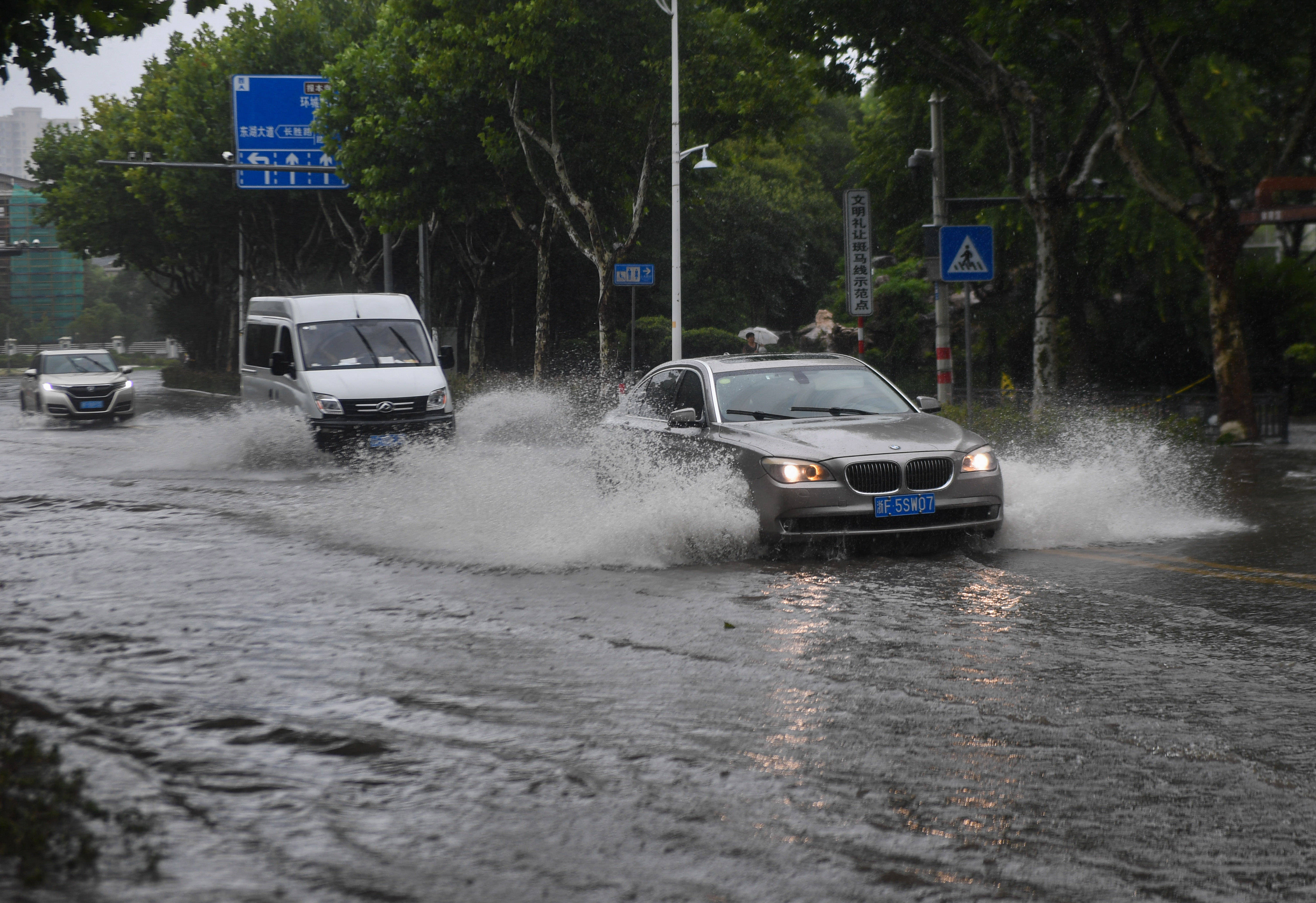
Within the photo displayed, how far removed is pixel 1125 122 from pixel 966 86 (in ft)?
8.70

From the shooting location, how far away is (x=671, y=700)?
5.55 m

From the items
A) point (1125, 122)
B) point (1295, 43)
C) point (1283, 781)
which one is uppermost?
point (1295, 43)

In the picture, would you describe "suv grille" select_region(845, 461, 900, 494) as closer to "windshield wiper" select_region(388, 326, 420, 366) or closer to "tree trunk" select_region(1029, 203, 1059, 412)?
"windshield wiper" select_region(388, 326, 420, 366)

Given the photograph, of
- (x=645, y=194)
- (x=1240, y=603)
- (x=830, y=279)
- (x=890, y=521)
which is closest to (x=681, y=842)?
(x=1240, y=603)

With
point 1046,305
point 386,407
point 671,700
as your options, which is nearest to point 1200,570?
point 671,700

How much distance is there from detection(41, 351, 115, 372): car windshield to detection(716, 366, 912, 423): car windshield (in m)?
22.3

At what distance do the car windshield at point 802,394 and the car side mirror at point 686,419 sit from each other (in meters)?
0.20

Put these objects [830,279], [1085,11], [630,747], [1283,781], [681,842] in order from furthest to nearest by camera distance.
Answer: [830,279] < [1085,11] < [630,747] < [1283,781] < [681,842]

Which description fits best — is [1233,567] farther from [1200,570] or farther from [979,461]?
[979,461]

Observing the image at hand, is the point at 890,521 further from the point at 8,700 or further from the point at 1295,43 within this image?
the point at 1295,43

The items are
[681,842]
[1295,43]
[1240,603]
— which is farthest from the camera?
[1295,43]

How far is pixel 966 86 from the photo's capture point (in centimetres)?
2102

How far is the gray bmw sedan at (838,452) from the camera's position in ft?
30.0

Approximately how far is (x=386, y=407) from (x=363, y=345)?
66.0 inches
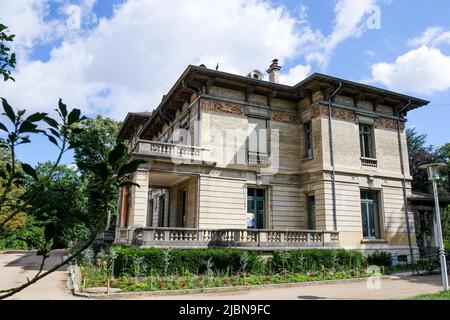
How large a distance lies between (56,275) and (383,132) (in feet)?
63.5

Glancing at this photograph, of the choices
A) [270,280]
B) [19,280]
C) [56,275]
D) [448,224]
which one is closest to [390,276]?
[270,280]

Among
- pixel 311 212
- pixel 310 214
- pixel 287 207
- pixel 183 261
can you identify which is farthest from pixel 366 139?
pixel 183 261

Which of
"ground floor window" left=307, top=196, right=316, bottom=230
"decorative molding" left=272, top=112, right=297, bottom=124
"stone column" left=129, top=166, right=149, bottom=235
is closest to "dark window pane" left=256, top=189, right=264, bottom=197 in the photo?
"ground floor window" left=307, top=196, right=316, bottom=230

==============================

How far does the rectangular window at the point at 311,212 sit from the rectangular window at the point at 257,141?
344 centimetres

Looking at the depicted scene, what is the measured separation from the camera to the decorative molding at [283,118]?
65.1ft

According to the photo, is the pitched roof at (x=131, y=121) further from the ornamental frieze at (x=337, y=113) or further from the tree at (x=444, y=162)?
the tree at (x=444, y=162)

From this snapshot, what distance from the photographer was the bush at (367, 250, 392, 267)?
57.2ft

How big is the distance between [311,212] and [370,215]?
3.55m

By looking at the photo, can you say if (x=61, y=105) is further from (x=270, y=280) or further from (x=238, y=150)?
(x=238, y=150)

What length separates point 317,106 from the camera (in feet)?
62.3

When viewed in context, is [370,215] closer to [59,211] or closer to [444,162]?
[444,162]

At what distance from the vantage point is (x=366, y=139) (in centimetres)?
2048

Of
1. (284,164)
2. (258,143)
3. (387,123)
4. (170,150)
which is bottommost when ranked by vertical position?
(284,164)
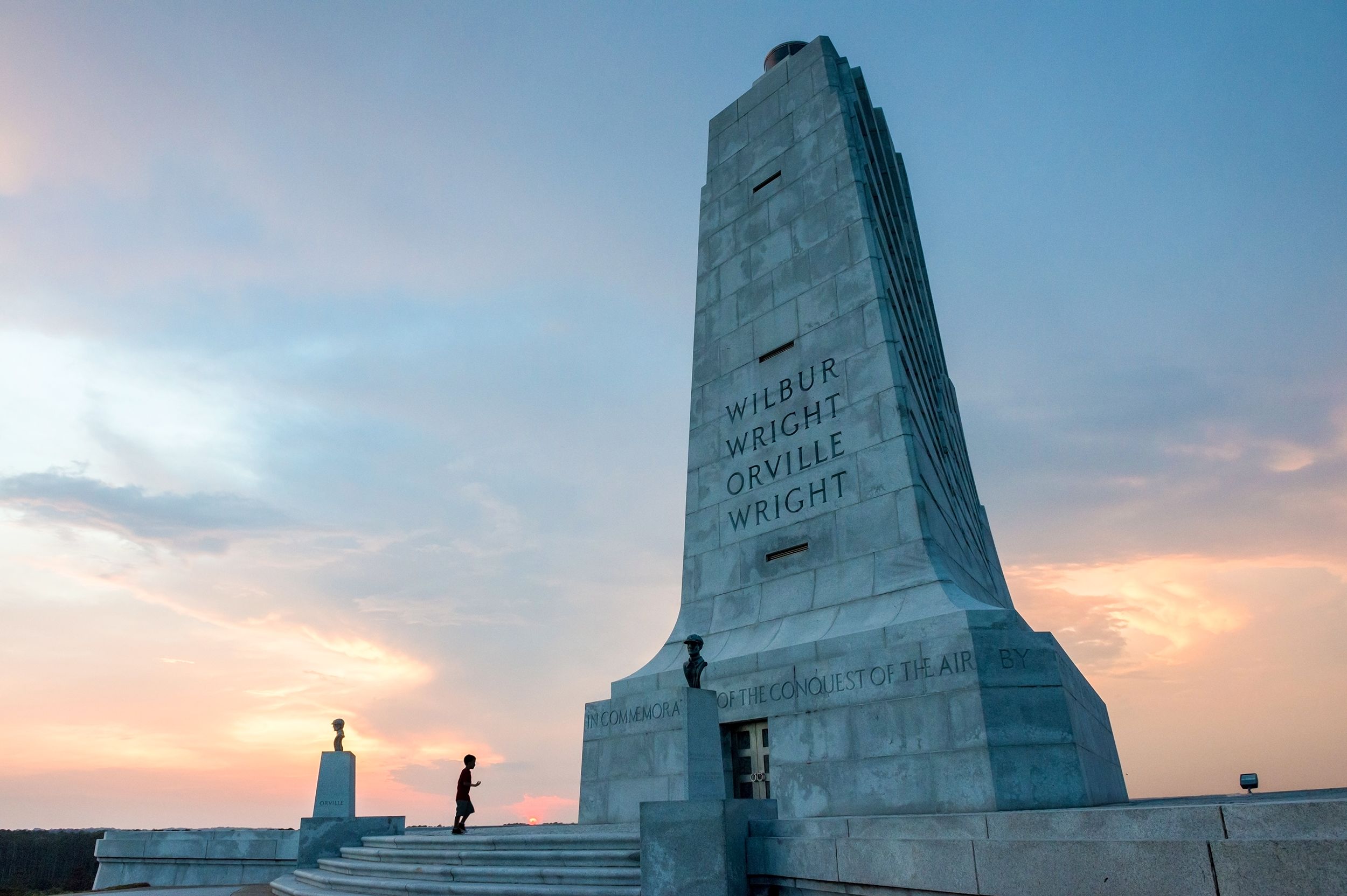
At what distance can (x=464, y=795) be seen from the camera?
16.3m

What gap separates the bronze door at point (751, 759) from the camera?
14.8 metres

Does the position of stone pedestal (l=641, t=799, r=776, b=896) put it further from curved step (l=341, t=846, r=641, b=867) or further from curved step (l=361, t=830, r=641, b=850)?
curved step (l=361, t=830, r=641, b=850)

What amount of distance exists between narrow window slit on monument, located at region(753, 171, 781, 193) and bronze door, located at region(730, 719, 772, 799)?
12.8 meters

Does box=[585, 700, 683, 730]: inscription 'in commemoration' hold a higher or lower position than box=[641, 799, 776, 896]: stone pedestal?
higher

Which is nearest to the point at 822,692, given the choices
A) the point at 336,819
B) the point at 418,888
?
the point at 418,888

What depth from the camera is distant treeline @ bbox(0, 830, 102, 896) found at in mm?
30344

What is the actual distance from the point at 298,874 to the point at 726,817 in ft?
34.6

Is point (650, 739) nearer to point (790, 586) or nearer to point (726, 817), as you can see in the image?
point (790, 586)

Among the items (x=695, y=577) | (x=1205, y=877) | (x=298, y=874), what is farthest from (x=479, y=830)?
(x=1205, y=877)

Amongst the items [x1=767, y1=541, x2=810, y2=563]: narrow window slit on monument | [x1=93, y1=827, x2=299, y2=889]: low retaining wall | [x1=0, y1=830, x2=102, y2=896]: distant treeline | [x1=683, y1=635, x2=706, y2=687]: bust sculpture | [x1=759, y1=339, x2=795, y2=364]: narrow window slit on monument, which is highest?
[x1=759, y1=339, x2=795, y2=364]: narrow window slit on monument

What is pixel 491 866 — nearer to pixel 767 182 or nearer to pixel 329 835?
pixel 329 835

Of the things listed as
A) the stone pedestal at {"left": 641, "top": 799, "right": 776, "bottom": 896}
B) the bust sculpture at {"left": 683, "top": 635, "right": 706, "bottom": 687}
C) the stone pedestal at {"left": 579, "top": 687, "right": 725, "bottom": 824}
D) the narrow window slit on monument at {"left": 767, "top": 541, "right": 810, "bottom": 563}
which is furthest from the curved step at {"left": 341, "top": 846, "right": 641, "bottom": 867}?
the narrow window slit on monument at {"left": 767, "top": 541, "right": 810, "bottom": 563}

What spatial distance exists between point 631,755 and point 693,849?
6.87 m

==============================

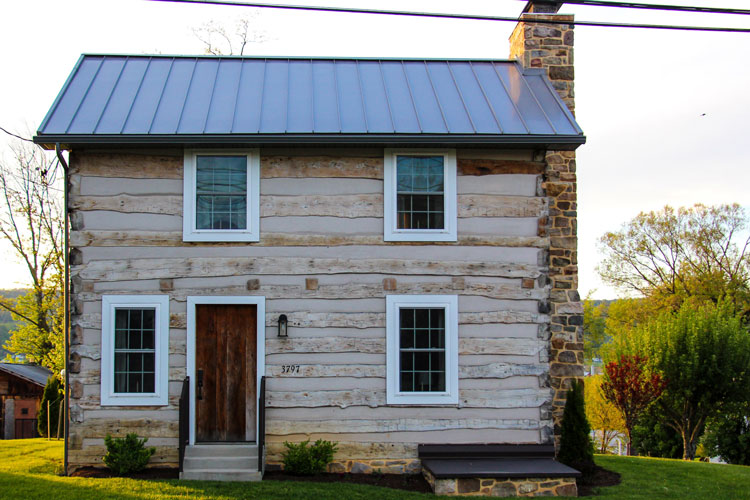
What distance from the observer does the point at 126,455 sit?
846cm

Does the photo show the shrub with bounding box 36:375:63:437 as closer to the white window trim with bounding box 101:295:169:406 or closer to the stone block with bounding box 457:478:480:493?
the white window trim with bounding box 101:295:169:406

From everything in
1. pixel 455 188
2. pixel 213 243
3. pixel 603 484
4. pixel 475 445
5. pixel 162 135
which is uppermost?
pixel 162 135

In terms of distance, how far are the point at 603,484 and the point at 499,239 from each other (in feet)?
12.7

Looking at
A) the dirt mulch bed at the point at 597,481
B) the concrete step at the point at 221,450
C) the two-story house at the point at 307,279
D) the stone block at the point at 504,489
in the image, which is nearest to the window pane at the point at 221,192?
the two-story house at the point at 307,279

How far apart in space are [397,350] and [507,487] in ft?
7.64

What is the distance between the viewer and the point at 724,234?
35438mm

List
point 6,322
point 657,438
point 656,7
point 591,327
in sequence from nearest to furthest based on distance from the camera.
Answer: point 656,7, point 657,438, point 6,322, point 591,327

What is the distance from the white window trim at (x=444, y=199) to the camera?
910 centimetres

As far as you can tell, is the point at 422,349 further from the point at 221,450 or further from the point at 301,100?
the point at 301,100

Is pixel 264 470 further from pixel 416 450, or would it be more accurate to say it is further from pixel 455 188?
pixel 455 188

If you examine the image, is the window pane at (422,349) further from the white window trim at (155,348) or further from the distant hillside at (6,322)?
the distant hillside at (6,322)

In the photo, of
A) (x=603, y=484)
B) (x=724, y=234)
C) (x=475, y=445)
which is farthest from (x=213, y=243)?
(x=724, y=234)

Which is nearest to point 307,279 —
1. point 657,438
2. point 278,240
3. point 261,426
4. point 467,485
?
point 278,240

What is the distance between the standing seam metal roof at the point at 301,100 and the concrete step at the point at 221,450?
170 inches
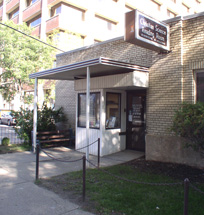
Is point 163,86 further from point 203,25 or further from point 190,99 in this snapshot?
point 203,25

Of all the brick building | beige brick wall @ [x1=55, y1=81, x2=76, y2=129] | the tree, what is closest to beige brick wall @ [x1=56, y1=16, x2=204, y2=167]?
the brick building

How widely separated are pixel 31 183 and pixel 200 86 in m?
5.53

==============================

GIVEN PROBLEM: Pick out every line in the entries above that contains the word "this", and copy each one.

EXERCISE OUTPUT:
Observing the image at hand, is the point at 890,521 further from the point at 8,700 or further from the point at 1295,43 within this image?
Glancing at this photograph, of the choices
From this snapshot, what distance from the photographer was the bush at (367, 250, 392, 267)?
Is point 163,86 further from point 203,25 or further from point 190,99 in this snapshot?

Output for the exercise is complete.